- Prompt:
Select each line below that contains the string "further". Treat uppercase and lowercase letters as different.

- Given records:

============

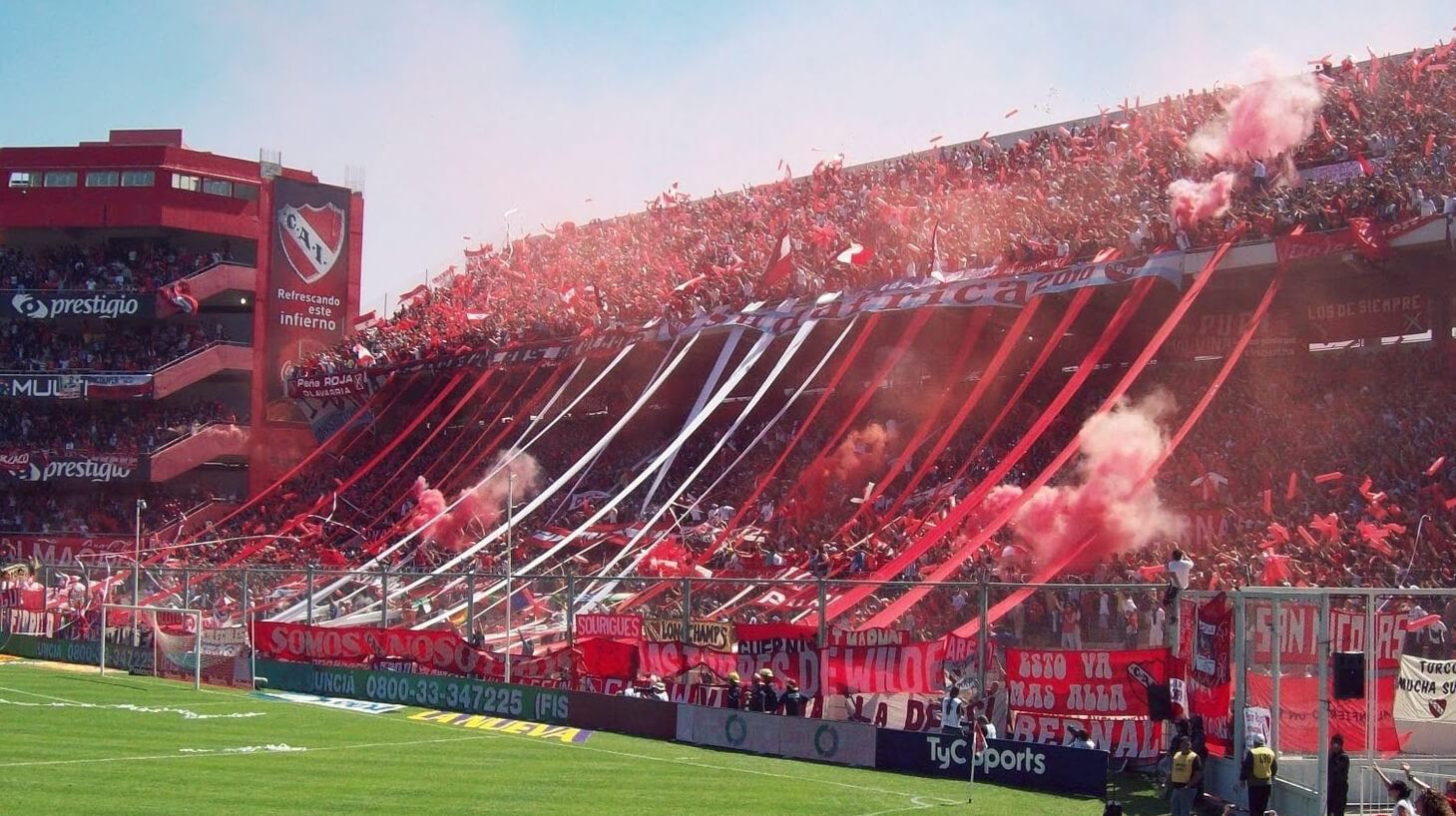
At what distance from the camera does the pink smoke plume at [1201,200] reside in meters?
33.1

============

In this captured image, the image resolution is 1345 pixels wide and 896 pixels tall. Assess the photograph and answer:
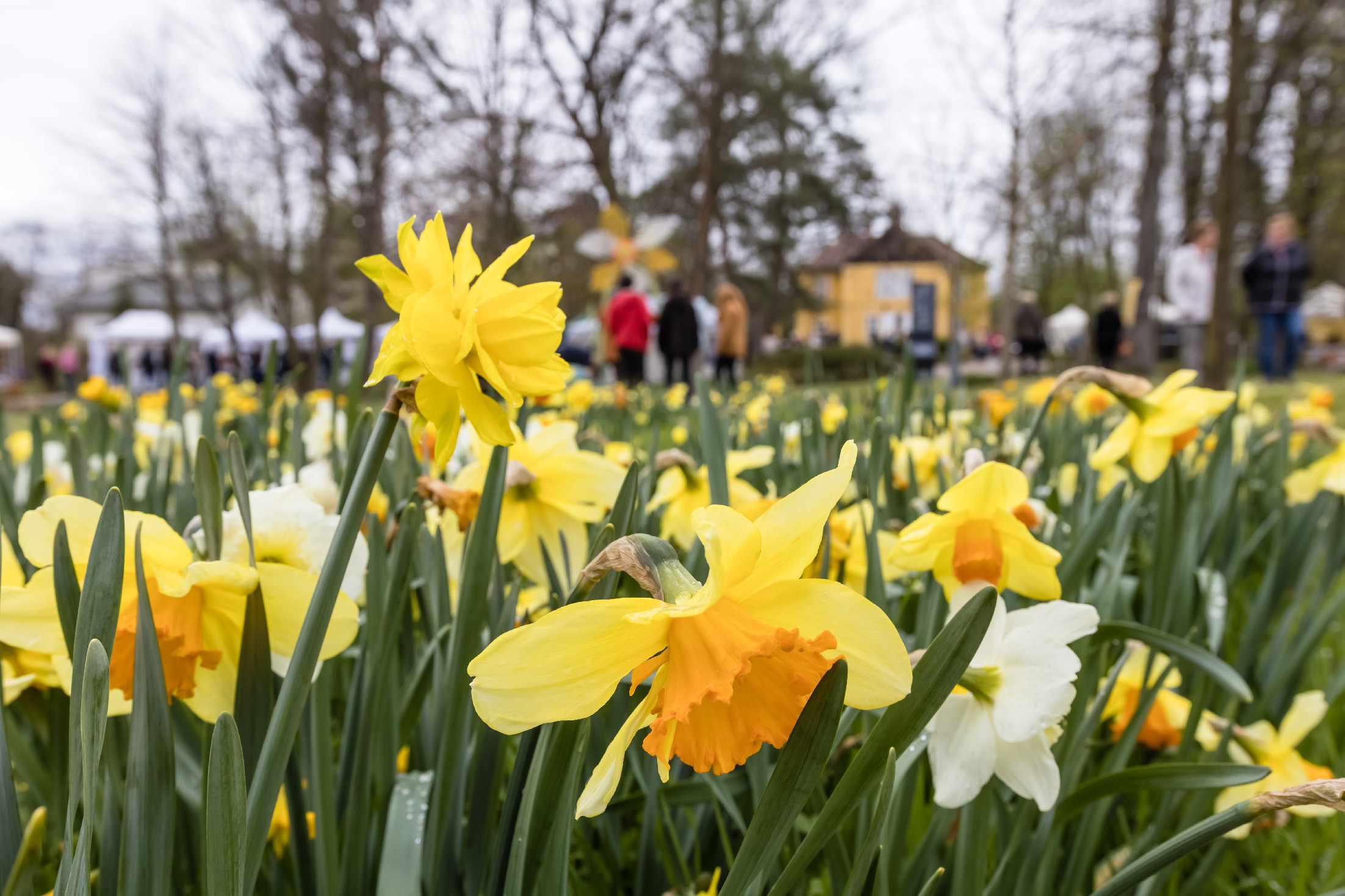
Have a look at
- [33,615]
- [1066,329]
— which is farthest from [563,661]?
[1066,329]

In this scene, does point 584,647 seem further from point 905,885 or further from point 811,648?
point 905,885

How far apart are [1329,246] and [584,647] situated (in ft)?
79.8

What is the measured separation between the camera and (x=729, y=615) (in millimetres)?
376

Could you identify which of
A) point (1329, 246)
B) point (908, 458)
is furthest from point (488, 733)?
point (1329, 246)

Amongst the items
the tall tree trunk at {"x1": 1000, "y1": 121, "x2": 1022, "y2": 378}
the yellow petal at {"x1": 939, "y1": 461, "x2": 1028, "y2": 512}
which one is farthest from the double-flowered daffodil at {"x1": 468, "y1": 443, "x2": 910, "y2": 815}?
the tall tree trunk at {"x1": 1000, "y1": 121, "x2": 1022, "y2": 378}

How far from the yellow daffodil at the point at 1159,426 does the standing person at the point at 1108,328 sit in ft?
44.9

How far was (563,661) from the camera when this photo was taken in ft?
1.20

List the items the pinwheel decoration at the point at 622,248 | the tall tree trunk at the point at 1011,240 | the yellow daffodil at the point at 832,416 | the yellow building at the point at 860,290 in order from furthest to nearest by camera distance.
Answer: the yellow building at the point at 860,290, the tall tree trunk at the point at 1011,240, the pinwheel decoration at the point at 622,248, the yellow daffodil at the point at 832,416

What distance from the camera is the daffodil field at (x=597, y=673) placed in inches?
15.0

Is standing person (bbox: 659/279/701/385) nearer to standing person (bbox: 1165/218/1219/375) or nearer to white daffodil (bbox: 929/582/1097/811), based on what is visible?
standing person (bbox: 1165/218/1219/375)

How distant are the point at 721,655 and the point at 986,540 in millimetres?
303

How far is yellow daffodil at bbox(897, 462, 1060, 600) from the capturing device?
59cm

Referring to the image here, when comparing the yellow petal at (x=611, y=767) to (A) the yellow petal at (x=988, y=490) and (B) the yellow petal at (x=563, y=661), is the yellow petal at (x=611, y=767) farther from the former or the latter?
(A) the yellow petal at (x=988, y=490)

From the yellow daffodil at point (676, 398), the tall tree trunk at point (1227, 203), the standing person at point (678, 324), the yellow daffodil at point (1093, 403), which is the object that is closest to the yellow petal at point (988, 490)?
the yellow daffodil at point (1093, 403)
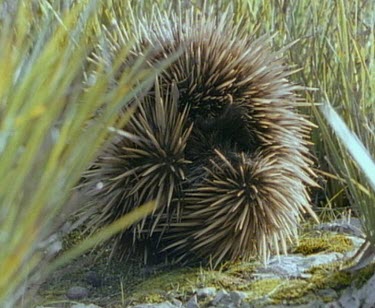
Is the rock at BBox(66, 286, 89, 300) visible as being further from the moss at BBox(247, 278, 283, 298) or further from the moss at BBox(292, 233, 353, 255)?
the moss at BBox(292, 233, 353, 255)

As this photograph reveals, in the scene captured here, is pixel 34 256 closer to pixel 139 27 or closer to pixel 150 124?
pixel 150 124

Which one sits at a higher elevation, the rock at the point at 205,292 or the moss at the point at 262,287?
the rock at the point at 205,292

============

- Finished task:
In this scene, does point 584,647 seem further from point 905,885 or further from point 811,648?
Is the rock at BBox(66, 286, 89, 300) visible as being further from the moss at BBox(247, 278, 283, 298) or further from the moss at BBox(292, 233, 353, 255)?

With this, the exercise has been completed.